Filter the listing and keep only the lines with the word "name".

= Exercise material =
BEGIN

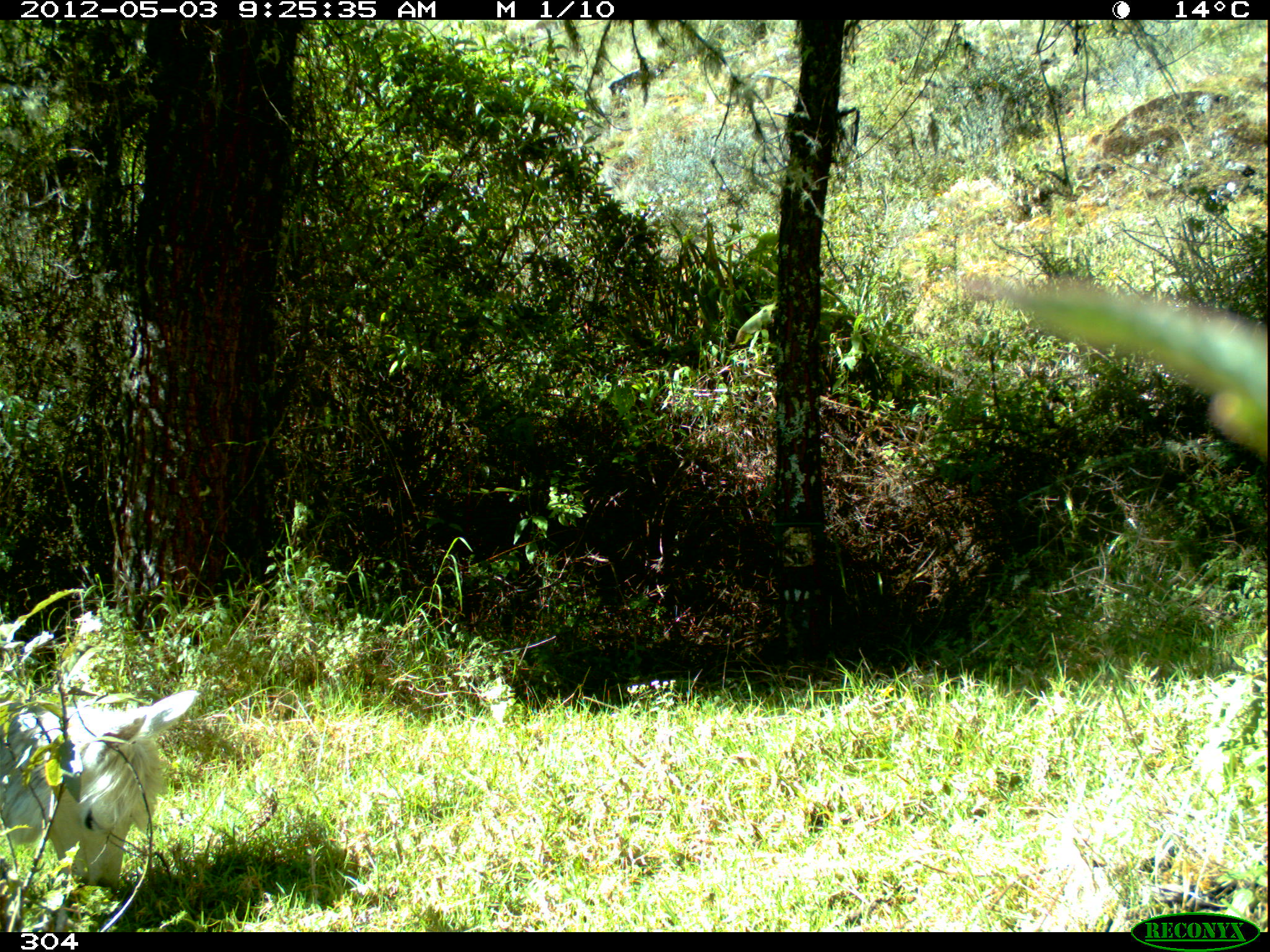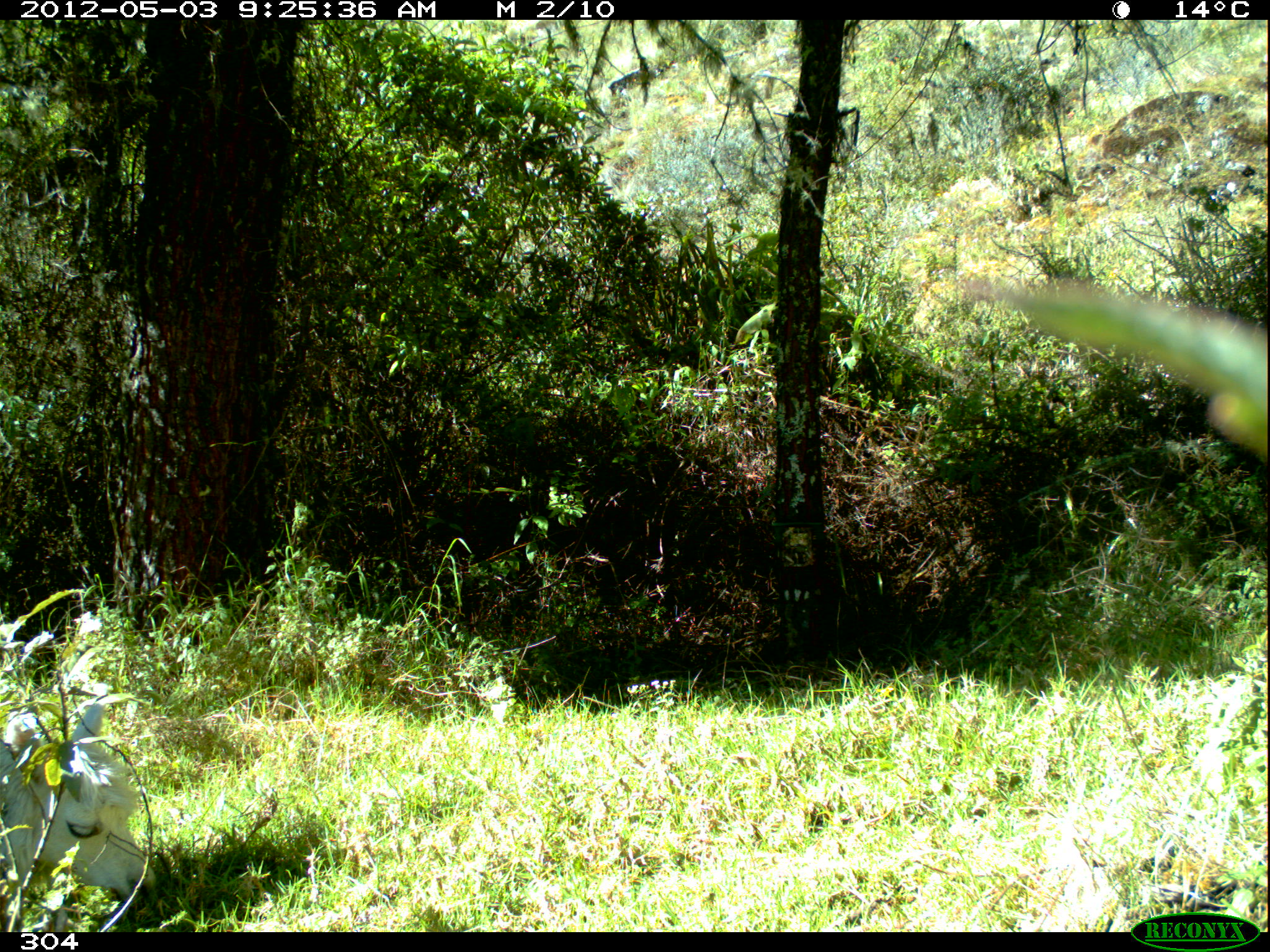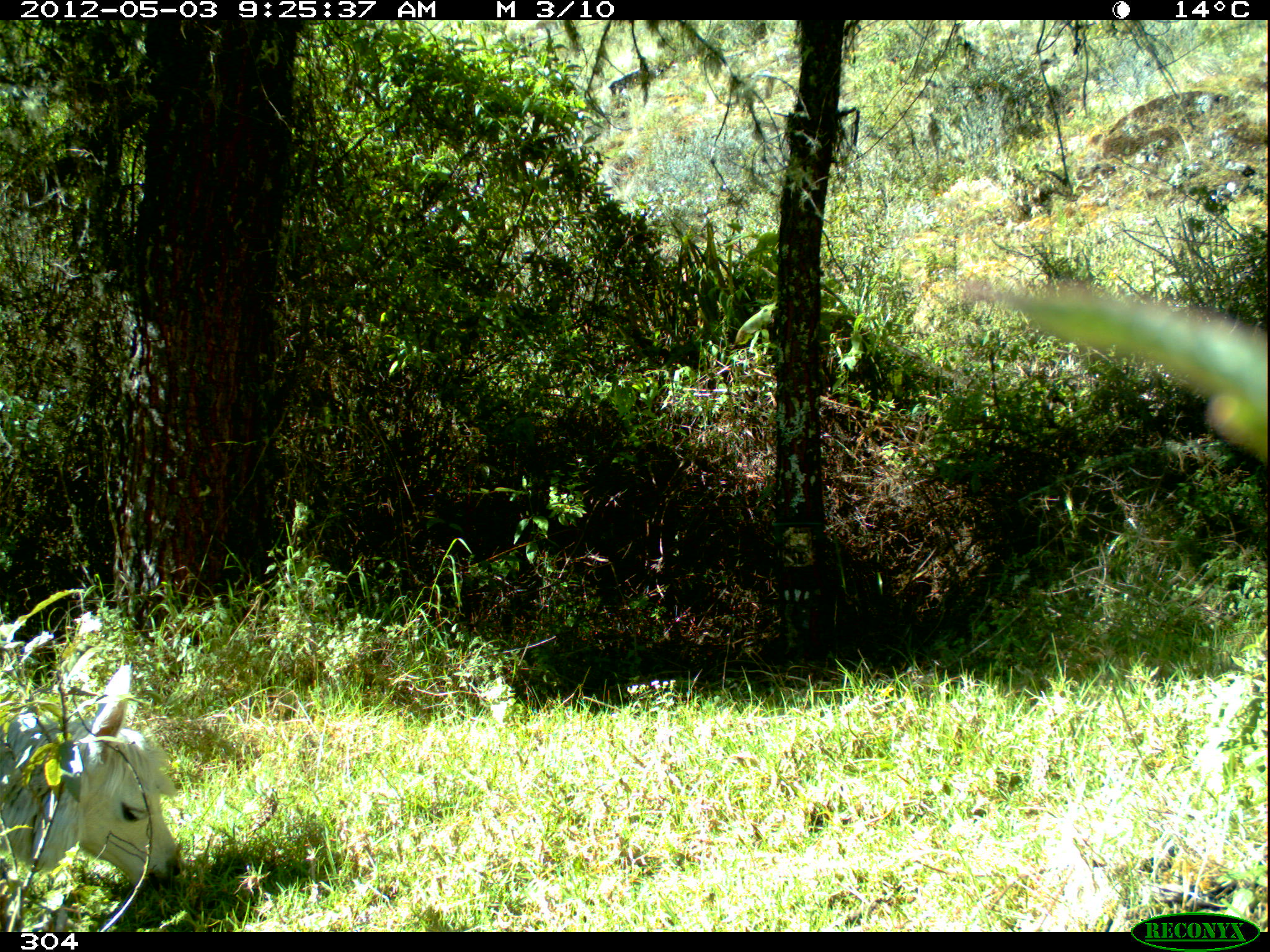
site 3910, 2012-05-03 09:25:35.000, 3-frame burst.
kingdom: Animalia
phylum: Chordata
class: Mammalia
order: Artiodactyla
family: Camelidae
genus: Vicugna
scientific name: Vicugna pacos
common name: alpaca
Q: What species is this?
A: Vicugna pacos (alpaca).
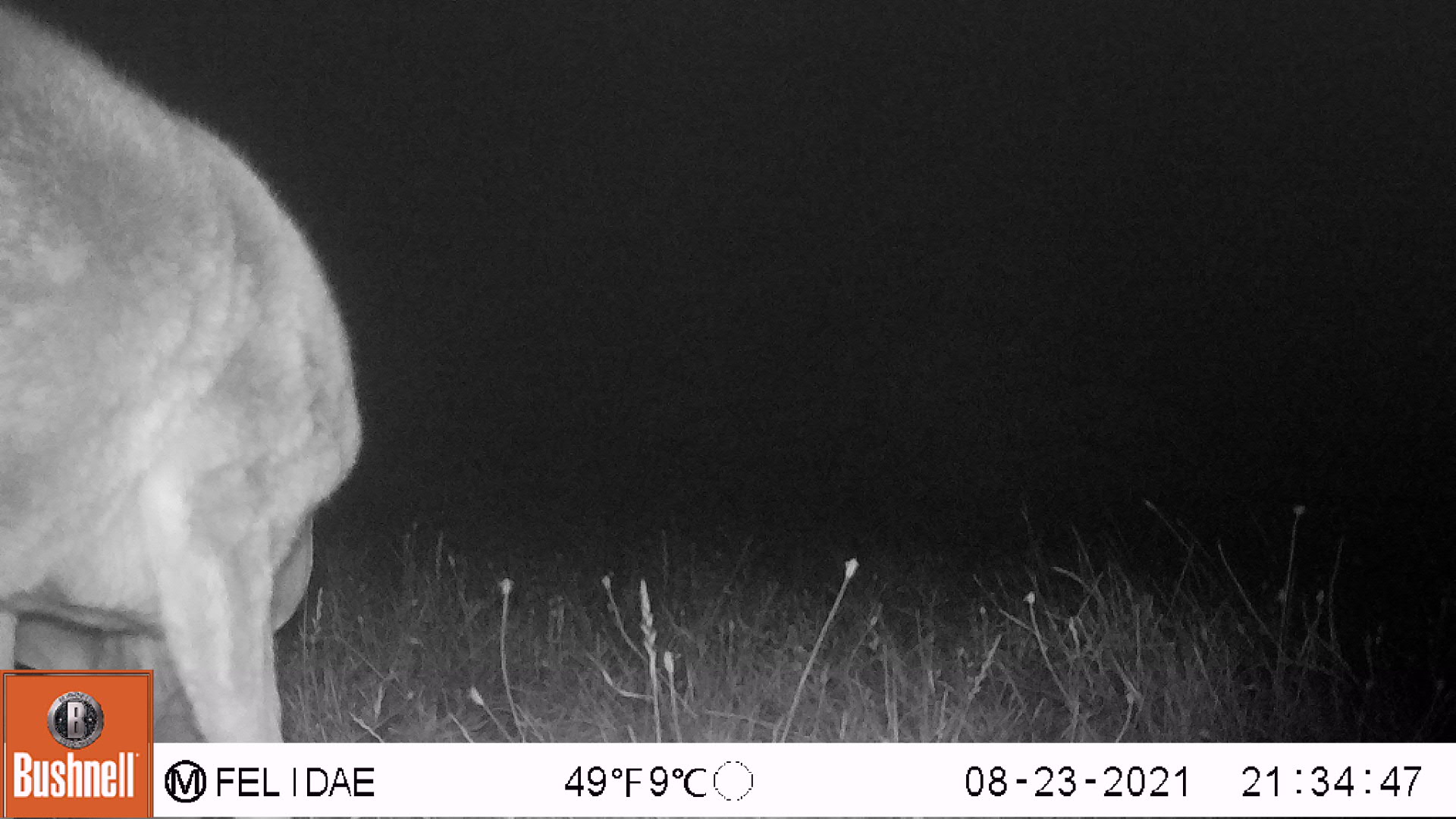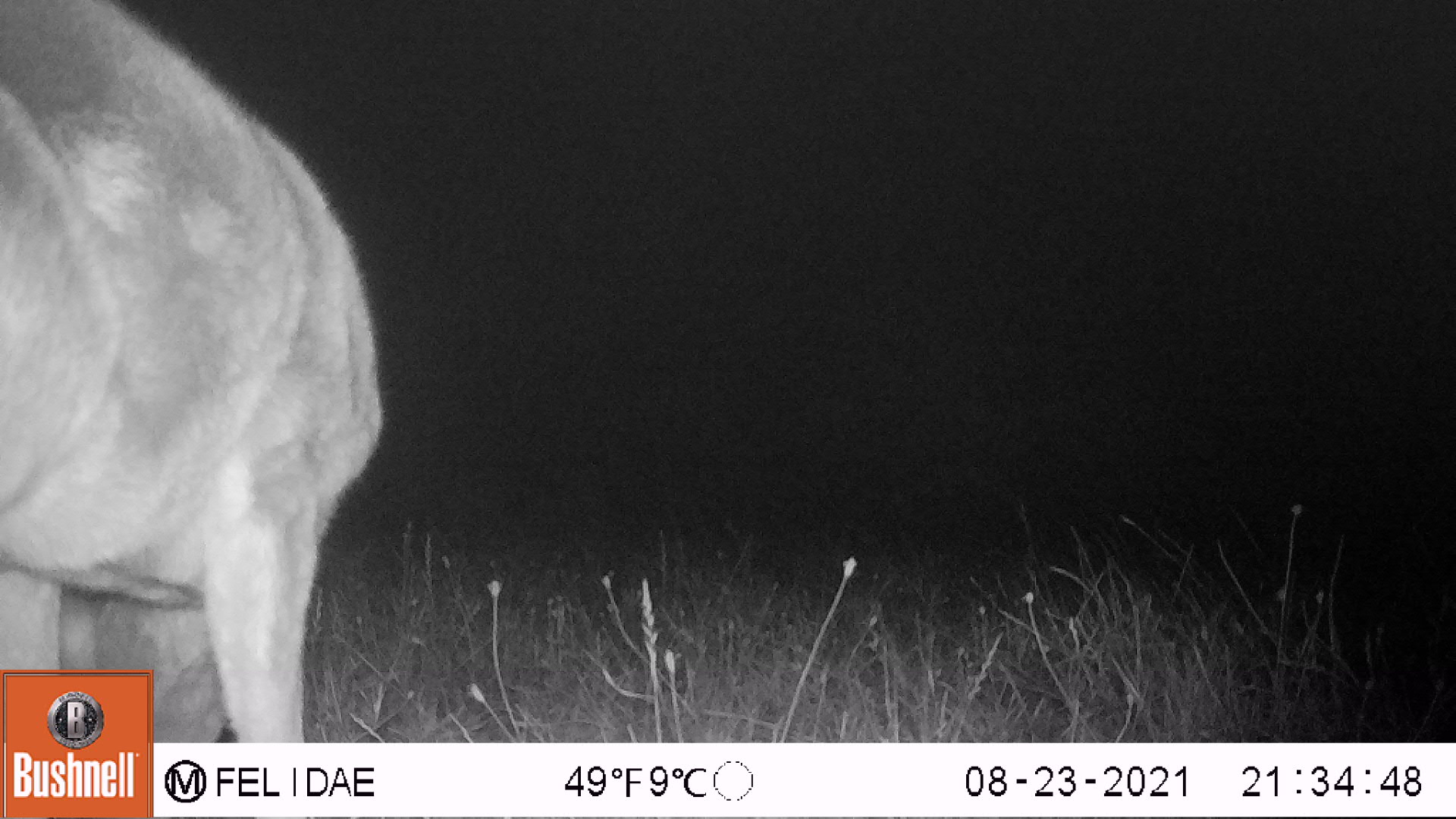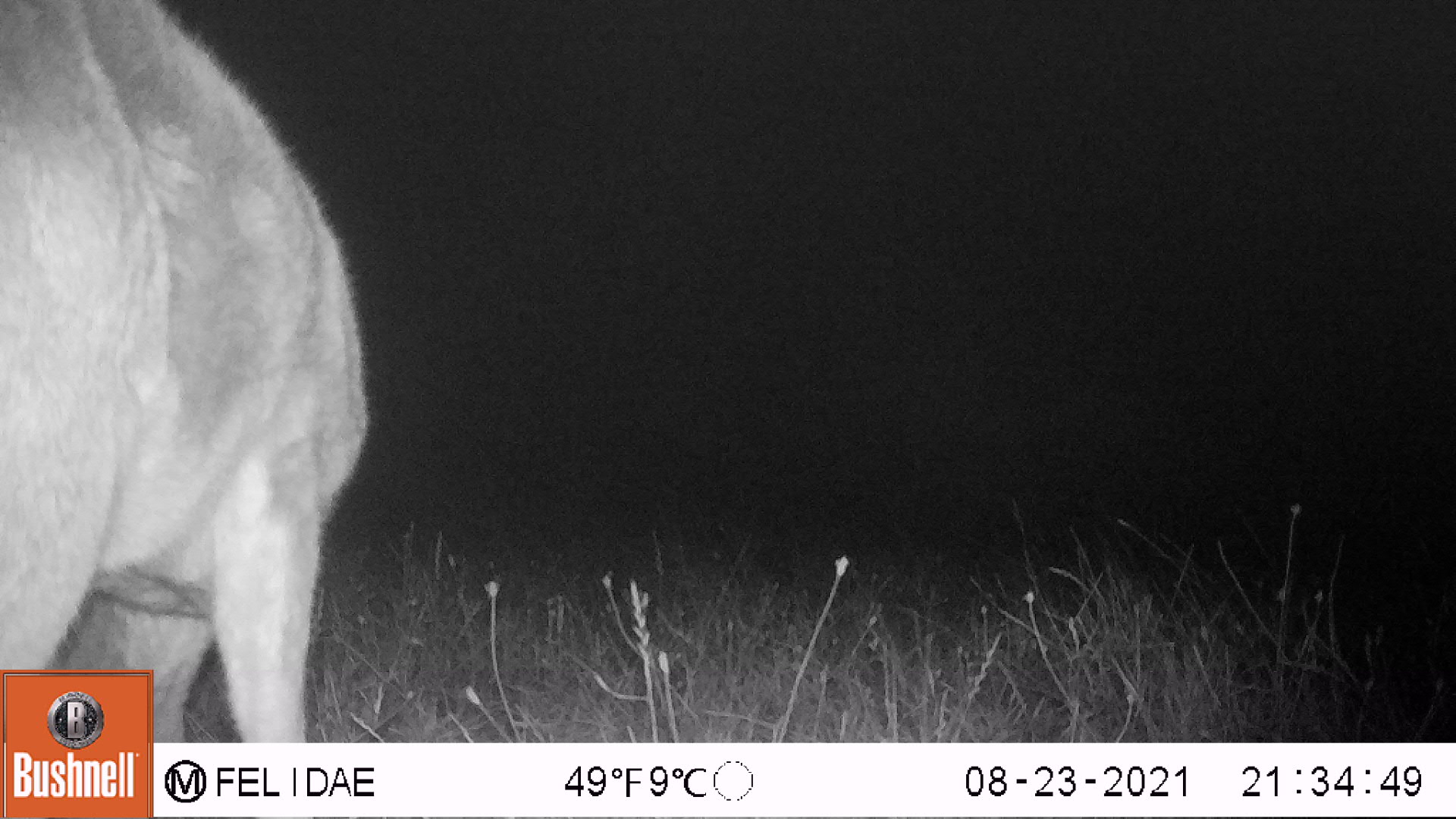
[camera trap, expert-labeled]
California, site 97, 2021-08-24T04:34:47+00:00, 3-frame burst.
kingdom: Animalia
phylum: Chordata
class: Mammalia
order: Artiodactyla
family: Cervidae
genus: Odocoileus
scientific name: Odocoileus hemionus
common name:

END

= Exercise result =
scientific name: Vicugna pacos
common name: alpaca
scientific name: Odocoileus hemionus
common name:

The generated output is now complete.